Я постепенно склонялась к мысли, что вспыльчивый сарех все же приглянулся Абире, заинтересовал ее чем-то. Хотя бы внешностью. Он был весьма привлекательным даже по тарийским меркам, и оспаривать это не имело смысла.

Поэтому мое удивление не поддавалось описанию, когда Съярми принесла письмо от Ингара. Сарех просил прощения за грубость, каялся, надеялся, что его помощь в расследовании пригодится, и едва ли не умолял о встрече на следующий день. Решив, что достаточно долго терпела северянина и его выходки, я отказала.

На Ингара мои слова не произвели впечатления. Он вызнал у мастеровых время, когда я собиралась посмотреть их работу, и ждал в Храме. Терпеливо стоял в сторонке, пока я занималась рабочими, а потом при всех вручил мне большой букет алых маков.

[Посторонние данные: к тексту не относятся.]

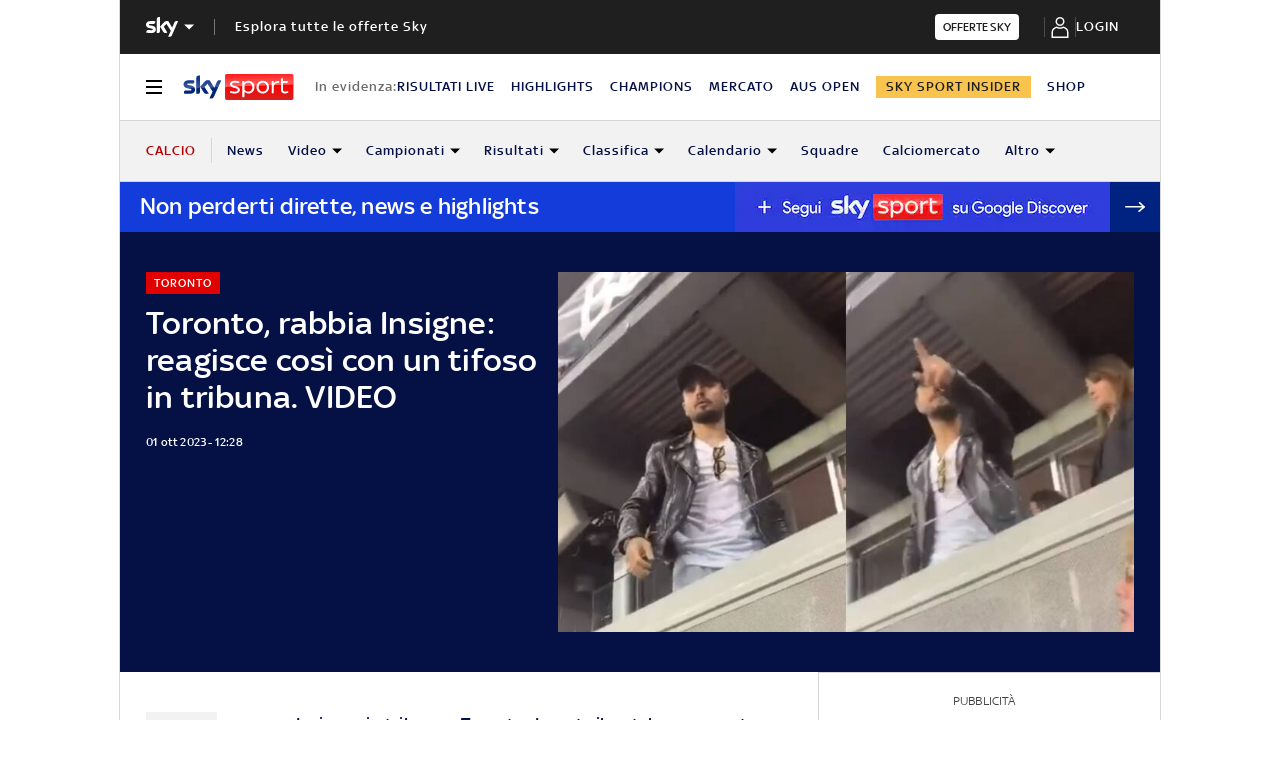

--- FILE ---
content_type: application/x-javascript;charset=utf-8
request_url: https://smetrics.sky.it/id?d_visid_ver=5.5.0&d_fieldgroup=A&mcorgid=1A124673527853290A490D45%40AdobeOrg&mid=71001724001258794959030629505700528558&ts=1769643710019
body_size: -38
content:
{"mid":"71001724001258794959030629505700528558"}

Унижать сареха перед соотечественниками и чужаками не стала, приняла цветы и вполне искренние извинения.

— Жрицы великой Маар много делают, чтобы найти истинного виновника, чтобы очистить имя моего отца, — явно рассчитывая, что другие мужчины его услышат, добавил Ингар.

— Стражи тоже стараются, — громко и твердо добавила я. — Расследование скоро будет завершено.

Поблагодарив сареха за цветы, вернулась к себе. Клейкие стебли маков прилипли к ладони и в нескольких местах содрали кожу, но это меня не огорчило. Всегда любила маки, а еще действительно обрадовалась подарку и тому, что Ингар пришел мириться.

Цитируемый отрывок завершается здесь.